◆ **課題の目的**: おむつゼロと自立支援についてのインタビューで、施設長は入居者の平均要介護度をいくつと述べているか。

◆ **掲載文**:
☆ ☆ ☆ ☆ ☆

■介護の専門性としてのおむつゼロ・自立支援

編集部:改めて今日は佐長施設長にインタビューをして、飛鳥晴山苑のケアについて話を伺いたいと思います。 佐長 :後述する様に、ケアについては現場の頑張りや実践があってのことではありますが、まず「おむつゼロ」「自立支援」の取り組みが特徴として挙げられます。平均年齢が90歳近く、平均要介護度4という介護度の重い方が多い中で、「そこまでやらなくてもよいのでは?」という声も当時はありました。特に、専門職で経験も長い方々に多かったでしょうか。そうした逆風の中で主力の介護職員が粘り強く話し合いながら、実践していくことが出来たのが、うまくいった一番の理由でしょうか。施設全体に若くて経験が少ない人も多かったので、専門職の意見に強く影響を受けることもありましたが、「無理でしょう」という声を、次第に小さくしていきました。当時を振り返ると「強い旗振り役と経験の浅い実践者」の良さがうまくかみ合った様に感じます。

☆ ☆ ☆ ☆ ☆

◆ **シーン幾何の推論データ**:
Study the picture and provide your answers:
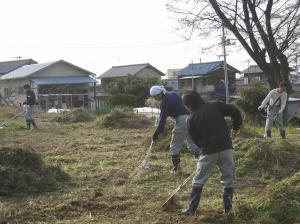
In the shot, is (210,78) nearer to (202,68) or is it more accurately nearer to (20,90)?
(202,68)

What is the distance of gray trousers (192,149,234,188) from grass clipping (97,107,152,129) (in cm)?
1262

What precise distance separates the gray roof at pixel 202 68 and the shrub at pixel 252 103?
30.3 metres

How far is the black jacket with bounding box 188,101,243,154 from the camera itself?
5.41 meters

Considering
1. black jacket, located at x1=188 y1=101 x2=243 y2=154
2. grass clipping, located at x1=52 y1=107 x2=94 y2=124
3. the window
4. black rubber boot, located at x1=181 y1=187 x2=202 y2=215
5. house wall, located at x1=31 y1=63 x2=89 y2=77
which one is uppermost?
house wall, located at x1=31 y1=63 x2=89 y2=77

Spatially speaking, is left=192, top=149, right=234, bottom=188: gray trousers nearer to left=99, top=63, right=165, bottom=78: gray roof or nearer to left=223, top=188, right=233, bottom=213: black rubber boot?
left=223, top=188, right=233, bottom=213: black rubber boot

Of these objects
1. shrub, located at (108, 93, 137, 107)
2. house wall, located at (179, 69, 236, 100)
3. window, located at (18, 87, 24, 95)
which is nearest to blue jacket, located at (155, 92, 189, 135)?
shrub, located at (108, 93, 137, 107)

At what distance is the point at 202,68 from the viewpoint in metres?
53.1

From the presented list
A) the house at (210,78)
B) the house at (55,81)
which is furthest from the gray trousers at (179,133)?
the house at (210,78)

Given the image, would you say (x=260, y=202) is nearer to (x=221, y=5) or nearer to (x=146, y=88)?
(x=221, y=5)

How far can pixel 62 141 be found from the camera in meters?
14.0

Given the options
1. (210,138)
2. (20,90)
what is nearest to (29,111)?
(210,138)

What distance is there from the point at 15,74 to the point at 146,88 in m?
13.7

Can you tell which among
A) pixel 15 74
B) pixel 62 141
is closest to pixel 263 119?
pixel 62 141

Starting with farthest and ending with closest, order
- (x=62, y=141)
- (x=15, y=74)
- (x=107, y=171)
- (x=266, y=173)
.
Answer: (x=15, y=74)
(x=62, y=141)
(x=107, y=171)
(x=266, y=173)
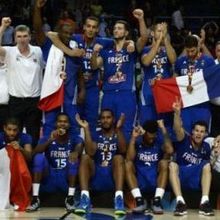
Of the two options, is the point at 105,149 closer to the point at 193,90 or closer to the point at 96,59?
the point at 96,59

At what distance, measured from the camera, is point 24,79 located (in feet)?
31.9

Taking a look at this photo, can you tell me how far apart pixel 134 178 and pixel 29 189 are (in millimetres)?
1224

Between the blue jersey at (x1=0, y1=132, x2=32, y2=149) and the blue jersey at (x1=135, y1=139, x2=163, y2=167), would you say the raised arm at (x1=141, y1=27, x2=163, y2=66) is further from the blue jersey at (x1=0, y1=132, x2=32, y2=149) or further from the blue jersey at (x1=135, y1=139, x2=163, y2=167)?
the blue jersey at (x1=0, y1=132, x2=32, y2=149)

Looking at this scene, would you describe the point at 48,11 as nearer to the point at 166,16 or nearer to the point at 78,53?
the point at 166,16

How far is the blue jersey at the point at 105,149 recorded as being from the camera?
31.5ft

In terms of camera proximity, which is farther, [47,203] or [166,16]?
[166,16]

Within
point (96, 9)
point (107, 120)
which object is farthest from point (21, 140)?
point (96, 9)

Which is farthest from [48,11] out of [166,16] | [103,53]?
[103,53]

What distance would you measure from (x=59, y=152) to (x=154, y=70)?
1552 millimetres

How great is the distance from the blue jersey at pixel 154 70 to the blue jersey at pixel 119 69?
171mm

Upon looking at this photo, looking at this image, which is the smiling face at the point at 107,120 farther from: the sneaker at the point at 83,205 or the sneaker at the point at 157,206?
the sneaker at the point at 157,206

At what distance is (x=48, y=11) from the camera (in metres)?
17.2

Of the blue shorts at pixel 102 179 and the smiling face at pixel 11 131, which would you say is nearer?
the smiling face at pixel 11 131

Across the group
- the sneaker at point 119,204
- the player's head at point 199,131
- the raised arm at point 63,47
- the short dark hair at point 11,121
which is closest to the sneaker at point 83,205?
the sneaker at point 119,204
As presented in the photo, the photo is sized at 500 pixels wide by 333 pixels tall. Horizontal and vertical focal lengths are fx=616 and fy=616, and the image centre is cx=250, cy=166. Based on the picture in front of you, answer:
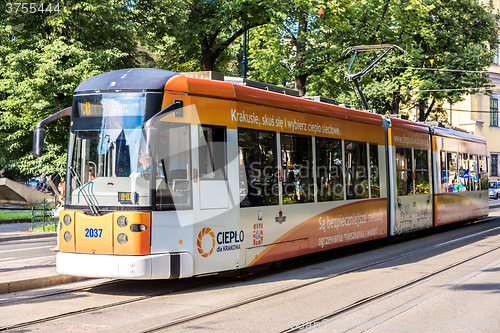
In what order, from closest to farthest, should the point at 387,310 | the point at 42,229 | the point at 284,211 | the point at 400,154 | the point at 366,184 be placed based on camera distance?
the point at 387,310 < the point at 284,211 < the point at 366,184 < the point at 400,154 < the point at 42,229

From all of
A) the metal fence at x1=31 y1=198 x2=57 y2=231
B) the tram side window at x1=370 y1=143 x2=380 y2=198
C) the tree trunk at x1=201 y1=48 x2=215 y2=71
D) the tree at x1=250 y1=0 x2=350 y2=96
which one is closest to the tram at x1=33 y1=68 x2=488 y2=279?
the tram side window at x1=370 y1=143 x2=380 y2=198

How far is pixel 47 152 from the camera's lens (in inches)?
903

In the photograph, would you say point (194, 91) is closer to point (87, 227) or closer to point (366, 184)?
point (87, 227)

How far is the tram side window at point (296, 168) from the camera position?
11.2 meters

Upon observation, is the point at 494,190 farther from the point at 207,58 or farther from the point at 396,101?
Answer: the point at 207,58

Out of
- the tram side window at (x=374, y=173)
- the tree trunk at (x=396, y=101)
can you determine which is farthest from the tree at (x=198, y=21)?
the tram side window at (x=374, y=173)

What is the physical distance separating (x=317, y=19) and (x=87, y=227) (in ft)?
65.3

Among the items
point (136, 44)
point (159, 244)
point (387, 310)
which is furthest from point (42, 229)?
point (387, 310)

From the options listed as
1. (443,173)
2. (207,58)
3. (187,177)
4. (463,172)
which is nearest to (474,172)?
(463,172)

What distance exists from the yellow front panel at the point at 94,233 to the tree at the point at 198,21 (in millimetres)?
16207

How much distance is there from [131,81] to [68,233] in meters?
2.44

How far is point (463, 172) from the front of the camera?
2133 cm

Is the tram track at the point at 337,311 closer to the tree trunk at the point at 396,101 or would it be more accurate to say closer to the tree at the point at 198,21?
the tree at the point at 198,21

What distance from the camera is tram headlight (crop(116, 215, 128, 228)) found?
343 inches
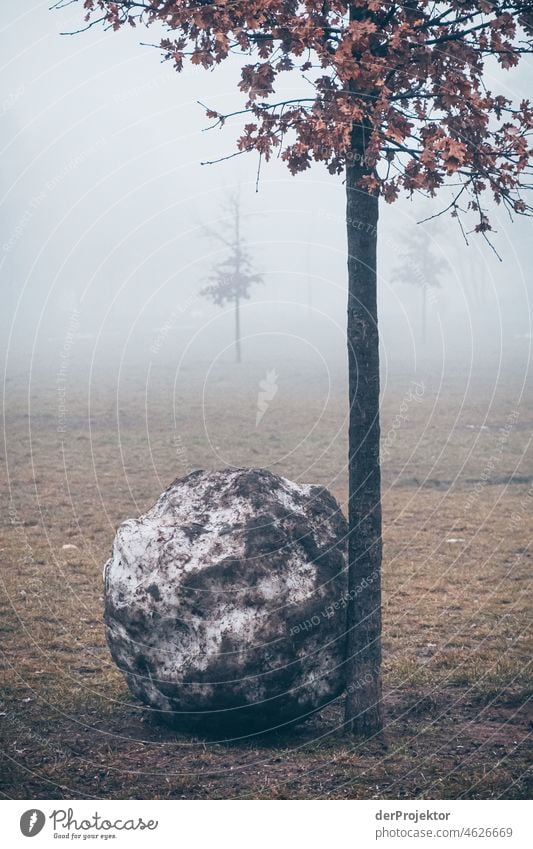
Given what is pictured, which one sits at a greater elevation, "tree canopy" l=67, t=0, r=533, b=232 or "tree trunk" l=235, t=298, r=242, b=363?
"tree trunk" l=235, t=298, r=242, b=363

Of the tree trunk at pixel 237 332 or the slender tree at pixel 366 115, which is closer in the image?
the slender tree at pixel 366 115

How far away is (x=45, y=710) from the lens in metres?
7.99

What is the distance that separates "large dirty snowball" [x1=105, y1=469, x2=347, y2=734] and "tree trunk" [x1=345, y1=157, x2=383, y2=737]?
0.62ft

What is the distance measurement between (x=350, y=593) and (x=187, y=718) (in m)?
1.94

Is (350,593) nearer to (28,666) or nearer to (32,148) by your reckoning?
(28,666)

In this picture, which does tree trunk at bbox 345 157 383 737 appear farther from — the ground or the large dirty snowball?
the ground

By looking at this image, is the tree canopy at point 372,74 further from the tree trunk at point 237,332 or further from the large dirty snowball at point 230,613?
the tree trunk at point 237,332

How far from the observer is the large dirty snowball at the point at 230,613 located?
704 centimetres

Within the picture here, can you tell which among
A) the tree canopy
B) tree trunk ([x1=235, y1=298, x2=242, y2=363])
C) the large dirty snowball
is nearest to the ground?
the large dirty snowball

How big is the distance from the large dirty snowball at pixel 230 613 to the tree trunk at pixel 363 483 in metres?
0.19

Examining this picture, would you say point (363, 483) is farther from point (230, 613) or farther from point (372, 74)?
point (372, 74)

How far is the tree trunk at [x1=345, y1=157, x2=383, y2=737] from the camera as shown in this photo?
7.46 meters

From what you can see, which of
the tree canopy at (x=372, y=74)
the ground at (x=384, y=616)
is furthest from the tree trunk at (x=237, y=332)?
the tree canopy at (x=372, y=74)

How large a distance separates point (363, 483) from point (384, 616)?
4.18 m
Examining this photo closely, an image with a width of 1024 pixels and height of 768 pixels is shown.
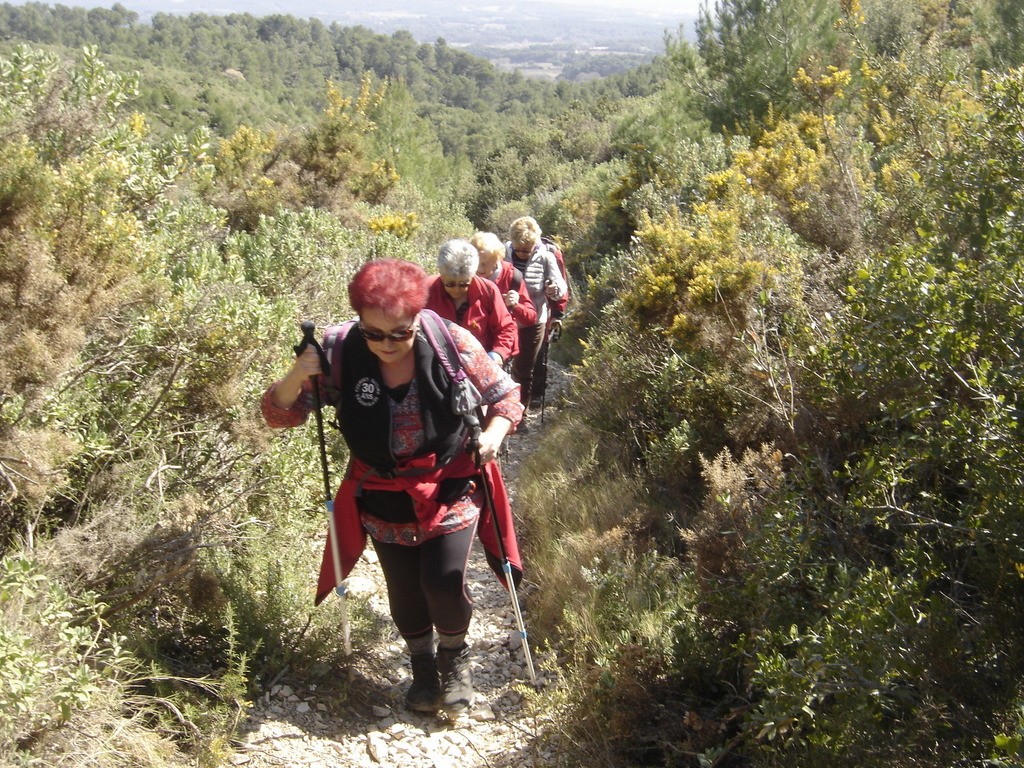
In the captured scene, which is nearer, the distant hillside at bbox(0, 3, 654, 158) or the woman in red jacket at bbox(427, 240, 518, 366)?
the woman in red jacket at bbox(427, 240, 518, 366)

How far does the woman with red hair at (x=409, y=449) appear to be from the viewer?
345 centimetres

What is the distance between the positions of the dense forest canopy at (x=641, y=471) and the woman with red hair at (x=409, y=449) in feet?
1.90

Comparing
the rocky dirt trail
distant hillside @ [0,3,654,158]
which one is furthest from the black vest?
distant hillside @ [0,3,654,158]

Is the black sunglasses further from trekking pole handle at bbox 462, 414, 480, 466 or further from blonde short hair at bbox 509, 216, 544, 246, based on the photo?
blonde short hair at bbox 509, 216, 544, 246

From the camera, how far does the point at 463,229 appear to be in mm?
16719

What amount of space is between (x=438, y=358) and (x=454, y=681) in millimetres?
1630

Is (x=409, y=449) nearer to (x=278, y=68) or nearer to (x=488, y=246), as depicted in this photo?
(x=488, y=246)

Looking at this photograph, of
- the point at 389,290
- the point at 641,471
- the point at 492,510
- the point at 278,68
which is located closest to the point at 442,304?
the point at 641,471

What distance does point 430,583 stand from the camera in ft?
12.5

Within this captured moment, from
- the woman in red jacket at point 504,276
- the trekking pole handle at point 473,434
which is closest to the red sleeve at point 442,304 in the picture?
the woman in red jacket at point 504,276

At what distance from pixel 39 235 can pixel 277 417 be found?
116 cm

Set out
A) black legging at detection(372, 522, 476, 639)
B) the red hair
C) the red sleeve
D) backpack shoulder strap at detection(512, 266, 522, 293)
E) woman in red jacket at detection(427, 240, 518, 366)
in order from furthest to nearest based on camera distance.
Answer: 1. backpack shoulder strap at detection(512, 266, 522, 293)
2. the red sleeve
3. woman in red jacket at detection(427, 240, 518, 366)
4. black legging at detection(372, 522, 476, 639)
5. the red hair

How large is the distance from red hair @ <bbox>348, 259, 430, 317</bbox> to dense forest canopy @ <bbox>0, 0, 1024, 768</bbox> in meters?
1.08

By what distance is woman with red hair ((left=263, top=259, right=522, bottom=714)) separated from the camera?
136 inches
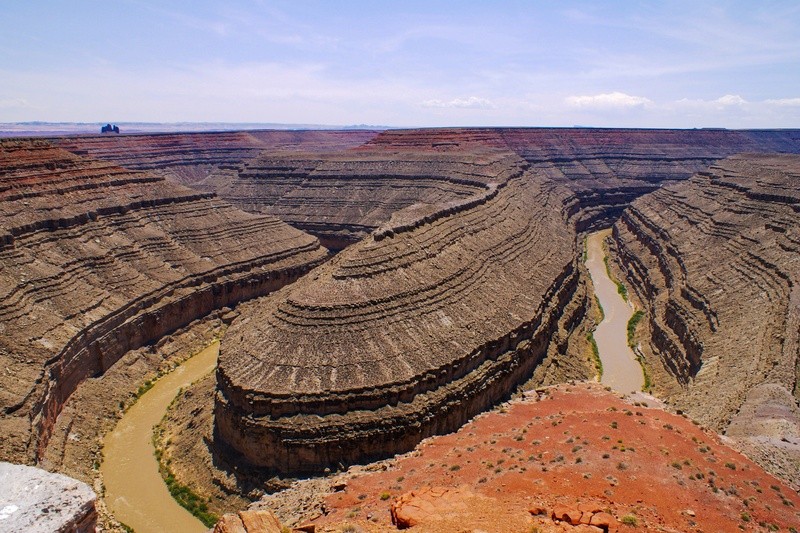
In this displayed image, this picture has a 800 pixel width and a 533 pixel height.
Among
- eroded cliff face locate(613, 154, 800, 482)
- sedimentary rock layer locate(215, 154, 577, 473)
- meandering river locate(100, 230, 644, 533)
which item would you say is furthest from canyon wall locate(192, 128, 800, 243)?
sedimentary rock layer locate(215, 154, 577, 473)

☆ ☆ ☆ ☆ ☆

◆ **問題の解答**: 平均要介護度は4です。